§ Direction:
Only the lines from the one containing "Which one of" through the end of the data below should be copied, each exactly as written and with both ends kept.

§ Data for the task:

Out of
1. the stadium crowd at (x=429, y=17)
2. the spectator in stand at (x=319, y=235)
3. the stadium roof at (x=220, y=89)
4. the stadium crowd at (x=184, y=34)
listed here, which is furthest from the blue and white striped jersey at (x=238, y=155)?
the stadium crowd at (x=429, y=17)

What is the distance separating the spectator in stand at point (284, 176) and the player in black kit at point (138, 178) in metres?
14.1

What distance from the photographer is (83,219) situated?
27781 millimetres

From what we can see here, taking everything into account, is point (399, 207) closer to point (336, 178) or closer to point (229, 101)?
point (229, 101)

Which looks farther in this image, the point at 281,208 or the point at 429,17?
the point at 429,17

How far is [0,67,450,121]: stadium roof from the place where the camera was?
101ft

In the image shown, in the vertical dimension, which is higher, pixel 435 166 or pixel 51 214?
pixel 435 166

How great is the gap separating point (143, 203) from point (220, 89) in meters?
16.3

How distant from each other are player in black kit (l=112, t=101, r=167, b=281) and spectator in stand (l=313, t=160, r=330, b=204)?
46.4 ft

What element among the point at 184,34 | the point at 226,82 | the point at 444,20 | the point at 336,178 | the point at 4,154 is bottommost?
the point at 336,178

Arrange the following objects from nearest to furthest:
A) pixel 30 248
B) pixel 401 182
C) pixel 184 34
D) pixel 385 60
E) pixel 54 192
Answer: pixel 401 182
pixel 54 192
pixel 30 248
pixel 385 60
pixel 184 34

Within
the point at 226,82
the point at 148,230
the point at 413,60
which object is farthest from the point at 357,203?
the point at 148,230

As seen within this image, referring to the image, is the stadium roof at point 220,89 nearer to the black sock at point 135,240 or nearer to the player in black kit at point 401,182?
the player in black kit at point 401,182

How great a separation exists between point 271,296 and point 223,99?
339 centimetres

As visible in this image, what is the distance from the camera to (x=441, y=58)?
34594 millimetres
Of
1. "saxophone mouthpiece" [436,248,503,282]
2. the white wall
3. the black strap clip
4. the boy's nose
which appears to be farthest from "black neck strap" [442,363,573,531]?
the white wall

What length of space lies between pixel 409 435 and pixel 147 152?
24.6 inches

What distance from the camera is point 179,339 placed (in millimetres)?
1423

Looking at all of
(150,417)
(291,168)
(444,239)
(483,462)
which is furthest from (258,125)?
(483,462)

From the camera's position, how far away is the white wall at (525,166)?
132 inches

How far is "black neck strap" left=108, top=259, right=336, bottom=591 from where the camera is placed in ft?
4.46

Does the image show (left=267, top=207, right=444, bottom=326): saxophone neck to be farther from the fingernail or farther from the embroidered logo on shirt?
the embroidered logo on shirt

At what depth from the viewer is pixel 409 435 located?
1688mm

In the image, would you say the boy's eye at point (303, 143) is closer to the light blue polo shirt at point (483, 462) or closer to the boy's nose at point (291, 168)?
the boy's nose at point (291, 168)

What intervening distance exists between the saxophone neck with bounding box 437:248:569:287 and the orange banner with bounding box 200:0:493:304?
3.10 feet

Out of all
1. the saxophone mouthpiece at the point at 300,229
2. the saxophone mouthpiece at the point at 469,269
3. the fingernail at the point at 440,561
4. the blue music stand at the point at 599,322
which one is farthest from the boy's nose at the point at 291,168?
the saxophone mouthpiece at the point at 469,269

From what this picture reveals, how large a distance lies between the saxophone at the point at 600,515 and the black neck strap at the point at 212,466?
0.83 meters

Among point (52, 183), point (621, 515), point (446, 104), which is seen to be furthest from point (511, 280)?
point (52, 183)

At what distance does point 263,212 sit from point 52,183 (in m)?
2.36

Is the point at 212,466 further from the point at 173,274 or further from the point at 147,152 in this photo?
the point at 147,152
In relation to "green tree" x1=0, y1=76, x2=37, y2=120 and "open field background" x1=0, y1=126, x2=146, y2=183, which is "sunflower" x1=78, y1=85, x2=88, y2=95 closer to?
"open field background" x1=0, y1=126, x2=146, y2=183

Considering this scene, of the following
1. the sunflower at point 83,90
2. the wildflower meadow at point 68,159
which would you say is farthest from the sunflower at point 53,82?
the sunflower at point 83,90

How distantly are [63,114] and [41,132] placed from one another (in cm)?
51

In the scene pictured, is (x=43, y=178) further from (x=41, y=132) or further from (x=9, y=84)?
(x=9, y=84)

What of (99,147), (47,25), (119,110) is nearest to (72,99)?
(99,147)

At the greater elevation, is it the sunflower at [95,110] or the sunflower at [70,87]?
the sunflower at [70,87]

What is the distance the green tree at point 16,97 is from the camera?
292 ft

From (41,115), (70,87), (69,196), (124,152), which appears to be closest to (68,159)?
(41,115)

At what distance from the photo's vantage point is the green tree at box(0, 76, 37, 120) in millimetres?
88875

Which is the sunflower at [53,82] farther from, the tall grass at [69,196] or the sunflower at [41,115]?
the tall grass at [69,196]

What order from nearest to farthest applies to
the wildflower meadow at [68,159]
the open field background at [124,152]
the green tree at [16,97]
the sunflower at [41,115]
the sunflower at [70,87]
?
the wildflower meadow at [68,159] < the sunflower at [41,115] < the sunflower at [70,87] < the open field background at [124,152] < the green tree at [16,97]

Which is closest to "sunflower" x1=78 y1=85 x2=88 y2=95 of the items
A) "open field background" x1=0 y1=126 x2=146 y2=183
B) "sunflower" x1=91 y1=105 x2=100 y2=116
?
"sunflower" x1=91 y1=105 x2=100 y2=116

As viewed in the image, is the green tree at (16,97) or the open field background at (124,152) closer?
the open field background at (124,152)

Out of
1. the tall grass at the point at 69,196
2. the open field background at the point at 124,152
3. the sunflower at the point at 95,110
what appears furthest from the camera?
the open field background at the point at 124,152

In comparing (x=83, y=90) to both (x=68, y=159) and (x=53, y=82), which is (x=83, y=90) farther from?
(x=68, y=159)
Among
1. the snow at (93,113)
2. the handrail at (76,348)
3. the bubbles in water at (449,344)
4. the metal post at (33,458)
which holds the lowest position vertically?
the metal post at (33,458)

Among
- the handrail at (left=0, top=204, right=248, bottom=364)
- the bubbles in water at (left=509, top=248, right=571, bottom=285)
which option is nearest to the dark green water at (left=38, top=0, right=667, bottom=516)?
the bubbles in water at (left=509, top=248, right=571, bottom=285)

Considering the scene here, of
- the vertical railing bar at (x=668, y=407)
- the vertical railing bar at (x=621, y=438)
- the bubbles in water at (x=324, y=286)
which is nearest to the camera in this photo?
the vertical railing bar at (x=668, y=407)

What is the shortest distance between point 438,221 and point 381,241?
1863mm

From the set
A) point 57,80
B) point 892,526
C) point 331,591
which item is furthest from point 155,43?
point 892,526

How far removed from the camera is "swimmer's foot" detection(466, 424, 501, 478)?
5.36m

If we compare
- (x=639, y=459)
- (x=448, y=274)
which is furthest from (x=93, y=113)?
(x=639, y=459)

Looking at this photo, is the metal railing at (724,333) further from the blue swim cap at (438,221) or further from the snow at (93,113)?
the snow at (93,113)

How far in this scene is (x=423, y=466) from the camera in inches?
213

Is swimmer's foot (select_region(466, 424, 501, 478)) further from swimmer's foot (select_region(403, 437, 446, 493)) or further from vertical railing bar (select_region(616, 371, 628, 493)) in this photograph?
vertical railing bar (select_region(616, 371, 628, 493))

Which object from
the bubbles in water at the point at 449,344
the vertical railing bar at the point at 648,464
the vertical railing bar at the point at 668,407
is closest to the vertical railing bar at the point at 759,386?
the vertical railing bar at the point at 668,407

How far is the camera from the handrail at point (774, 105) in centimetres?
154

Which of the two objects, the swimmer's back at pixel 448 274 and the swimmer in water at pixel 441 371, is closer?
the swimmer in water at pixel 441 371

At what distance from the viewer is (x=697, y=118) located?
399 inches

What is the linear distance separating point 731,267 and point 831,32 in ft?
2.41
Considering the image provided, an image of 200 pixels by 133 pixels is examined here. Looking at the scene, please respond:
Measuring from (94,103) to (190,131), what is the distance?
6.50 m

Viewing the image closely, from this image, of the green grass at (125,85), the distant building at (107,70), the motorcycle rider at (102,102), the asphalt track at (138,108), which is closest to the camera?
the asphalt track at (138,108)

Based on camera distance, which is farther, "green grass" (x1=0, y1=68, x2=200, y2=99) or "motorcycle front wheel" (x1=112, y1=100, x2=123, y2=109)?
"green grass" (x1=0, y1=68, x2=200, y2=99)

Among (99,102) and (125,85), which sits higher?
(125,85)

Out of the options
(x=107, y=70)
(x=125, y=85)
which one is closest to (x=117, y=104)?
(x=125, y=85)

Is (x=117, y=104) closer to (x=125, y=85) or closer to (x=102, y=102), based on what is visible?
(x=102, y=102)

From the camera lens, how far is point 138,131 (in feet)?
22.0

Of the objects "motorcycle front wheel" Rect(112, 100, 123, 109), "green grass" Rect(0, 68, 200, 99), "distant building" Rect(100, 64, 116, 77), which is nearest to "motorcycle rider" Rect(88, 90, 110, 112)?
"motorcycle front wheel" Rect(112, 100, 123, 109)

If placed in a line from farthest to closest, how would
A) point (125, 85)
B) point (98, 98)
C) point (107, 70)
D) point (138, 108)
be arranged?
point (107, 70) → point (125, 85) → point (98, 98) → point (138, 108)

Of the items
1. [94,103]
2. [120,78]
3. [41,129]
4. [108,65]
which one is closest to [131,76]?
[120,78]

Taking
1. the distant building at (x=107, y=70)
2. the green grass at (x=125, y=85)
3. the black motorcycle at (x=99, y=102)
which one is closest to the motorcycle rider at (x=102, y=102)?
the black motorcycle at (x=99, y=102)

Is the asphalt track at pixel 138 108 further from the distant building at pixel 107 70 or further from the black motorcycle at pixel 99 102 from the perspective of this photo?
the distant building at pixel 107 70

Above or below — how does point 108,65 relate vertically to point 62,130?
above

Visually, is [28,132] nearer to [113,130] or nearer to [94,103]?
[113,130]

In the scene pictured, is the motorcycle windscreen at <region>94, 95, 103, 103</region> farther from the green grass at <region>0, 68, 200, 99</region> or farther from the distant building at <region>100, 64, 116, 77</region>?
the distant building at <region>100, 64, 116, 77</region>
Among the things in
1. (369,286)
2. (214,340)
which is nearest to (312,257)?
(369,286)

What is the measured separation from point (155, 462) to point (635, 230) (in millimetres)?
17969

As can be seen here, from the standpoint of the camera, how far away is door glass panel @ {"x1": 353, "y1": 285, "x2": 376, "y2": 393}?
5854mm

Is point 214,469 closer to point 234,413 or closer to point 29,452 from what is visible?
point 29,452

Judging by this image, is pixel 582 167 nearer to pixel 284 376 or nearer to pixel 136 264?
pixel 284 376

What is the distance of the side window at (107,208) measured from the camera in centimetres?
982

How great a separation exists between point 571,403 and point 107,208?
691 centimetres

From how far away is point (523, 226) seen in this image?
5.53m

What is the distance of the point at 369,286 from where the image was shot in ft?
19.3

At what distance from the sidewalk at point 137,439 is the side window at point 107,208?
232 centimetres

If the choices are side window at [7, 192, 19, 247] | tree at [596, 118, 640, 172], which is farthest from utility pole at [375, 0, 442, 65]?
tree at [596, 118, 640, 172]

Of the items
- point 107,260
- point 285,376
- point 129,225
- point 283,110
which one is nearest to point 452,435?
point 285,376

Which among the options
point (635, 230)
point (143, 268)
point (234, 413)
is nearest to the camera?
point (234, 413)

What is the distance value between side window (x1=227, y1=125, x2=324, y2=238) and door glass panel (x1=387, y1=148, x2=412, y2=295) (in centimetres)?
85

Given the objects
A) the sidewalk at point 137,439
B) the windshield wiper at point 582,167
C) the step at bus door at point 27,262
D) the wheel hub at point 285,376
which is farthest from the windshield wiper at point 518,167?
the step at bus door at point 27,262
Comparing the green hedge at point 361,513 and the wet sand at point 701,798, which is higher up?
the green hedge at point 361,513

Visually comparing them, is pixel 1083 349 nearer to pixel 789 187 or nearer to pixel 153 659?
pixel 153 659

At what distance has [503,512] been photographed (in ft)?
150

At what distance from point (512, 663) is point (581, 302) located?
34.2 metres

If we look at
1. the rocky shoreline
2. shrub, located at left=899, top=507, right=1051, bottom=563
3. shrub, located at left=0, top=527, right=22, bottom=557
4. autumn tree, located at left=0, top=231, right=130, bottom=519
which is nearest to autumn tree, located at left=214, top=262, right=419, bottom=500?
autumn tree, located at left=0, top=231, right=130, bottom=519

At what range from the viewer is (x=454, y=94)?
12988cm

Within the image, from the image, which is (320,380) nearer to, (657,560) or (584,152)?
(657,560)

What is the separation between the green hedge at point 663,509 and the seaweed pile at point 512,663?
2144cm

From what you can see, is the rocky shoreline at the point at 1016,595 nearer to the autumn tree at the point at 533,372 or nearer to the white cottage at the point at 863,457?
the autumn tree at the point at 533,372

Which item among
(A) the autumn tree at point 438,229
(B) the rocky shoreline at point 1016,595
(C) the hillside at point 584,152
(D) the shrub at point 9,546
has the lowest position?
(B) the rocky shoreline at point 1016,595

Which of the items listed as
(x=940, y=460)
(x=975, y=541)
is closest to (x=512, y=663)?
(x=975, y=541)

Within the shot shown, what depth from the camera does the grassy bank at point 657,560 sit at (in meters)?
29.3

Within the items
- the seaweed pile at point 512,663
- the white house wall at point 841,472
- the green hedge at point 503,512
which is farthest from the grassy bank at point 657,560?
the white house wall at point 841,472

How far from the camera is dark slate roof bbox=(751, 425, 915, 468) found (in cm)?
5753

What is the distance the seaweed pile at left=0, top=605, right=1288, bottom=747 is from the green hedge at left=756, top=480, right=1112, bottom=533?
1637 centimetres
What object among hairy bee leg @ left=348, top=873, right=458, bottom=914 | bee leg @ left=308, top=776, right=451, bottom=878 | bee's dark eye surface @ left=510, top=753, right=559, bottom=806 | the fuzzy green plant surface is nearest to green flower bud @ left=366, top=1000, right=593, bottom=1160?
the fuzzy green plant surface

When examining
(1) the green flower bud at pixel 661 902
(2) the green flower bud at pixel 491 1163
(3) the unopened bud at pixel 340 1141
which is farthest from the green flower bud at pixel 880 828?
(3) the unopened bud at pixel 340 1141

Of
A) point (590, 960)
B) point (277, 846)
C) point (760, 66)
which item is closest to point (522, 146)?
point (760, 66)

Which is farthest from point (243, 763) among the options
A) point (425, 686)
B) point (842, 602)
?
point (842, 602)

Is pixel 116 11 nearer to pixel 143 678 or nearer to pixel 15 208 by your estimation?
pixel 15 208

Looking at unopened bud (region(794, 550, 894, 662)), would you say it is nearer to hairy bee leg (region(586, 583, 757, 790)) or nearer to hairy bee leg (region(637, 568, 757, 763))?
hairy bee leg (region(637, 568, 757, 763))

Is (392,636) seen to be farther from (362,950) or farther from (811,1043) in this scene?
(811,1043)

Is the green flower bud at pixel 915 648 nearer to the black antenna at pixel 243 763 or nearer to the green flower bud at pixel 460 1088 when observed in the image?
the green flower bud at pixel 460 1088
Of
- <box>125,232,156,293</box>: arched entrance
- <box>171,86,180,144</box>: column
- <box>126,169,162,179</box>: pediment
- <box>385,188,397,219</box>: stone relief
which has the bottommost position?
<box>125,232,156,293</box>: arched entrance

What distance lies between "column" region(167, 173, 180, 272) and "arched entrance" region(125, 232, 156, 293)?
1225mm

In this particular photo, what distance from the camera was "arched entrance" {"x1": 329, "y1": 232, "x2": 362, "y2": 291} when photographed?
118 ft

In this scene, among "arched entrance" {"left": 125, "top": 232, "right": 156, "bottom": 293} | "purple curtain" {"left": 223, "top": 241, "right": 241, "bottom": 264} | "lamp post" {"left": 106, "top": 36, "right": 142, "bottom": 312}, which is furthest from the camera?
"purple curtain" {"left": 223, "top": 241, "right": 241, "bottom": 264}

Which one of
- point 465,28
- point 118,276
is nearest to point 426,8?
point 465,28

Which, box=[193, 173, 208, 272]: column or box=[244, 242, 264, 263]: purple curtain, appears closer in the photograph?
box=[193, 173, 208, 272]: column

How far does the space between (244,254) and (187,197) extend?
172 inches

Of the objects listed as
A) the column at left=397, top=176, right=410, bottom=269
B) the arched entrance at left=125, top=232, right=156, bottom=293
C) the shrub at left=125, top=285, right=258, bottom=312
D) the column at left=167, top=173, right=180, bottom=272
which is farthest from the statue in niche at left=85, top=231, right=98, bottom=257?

§ Solved exercise:
Which one of
- point 465,28
- point 118,276
is nearest to point 426,8?
point 465,28

Which, box=[193, 173, 208, 272]: column or box=[244, 242, 264, 263]: purple curtain, appears closer in the photograph?
box=[193, 173, 208, 272]: column

How far does the space between (244,254) and (187,197) extend?
172 inches

Of the objects listed as
A) the column at left=397, top=176, right=410, bottom=269
B) the arched entrance at left=125, top=232, right=156, bottom=293
C) the shrub at left=125, top=285, right=258, bottom=312
D) the column at left=167, top=173, right=180, bottom=272
which is farthest from the statue in niche at left=85, top=231, right=98, bottom=257?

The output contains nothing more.